Supported by his country that appoints the officer of Marine and secretary to the embassy in London, Sylvain founded in Paris in 1890 a weekly committed against French colonialism, La Fraternité (which appeared until 1897).

In 1897, Sylvain staying in Ethiopia became the aide-de-camp to Emperor Menelik II, who defeated the Italians at the Battle of Adwa.
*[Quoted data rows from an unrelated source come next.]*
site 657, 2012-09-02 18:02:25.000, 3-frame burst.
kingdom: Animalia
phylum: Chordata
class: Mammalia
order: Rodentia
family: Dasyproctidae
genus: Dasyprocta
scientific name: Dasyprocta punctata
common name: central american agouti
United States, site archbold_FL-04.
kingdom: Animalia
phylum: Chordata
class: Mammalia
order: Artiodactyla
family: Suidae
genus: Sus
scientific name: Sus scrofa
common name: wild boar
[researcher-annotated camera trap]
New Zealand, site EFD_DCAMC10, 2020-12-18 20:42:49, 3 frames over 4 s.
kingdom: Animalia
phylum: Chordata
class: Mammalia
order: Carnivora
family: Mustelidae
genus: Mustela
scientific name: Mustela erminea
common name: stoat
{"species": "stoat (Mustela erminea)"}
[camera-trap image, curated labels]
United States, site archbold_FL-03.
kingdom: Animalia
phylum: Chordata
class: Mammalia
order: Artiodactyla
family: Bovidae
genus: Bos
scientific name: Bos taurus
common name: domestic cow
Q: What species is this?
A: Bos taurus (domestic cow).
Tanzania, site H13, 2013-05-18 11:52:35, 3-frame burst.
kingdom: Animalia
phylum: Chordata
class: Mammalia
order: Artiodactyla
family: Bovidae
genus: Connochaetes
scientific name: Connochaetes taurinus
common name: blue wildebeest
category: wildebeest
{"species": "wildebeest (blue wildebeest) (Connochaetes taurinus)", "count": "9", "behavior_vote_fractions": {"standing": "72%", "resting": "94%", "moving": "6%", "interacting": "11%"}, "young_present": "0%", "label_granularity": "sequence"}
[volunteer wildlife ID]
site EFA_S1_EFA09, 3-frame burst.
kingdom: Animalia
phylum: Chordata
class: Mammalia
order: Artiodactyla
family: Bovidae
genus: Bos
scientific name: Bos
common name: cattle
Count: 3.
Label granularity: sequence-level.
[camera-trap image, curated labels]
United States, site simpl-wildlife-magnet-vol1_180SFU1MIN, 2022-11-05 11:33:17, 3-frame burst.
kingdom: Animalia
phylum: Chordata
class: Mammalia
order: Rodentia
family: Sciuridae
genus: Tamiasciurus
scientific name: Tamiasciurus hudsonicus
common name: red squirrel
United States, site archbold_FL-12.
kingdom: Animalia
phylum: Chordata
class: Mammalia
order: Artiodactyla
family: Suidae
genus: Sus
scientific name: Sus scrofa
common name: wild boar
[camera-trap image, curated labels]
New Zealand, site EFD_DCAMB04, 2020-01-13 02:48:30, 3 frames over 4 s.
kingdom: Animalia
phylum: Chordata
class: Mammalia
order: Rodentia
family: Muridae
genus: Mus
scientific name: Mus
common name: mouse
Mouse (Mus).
Sylvain represented both Ethiopia and Haiti at the 1900 Pan-African Conference held in London, and was appointed as honorary president of the Pan African Association.

In 1906, Sylvain, who attended all lectures against slavery, published in Paris his principal work, entitled On the fate of the natives in the colonies of exploitation, an indictment against colonialism.

As there were very active Afro-descended students in France, including his compatriot Haitians, Sylvain endeavoured to make the connection between Afro-descendants and Africans, in a spirit of resistance to European colonialism, which he reasoned was a new form of slavery.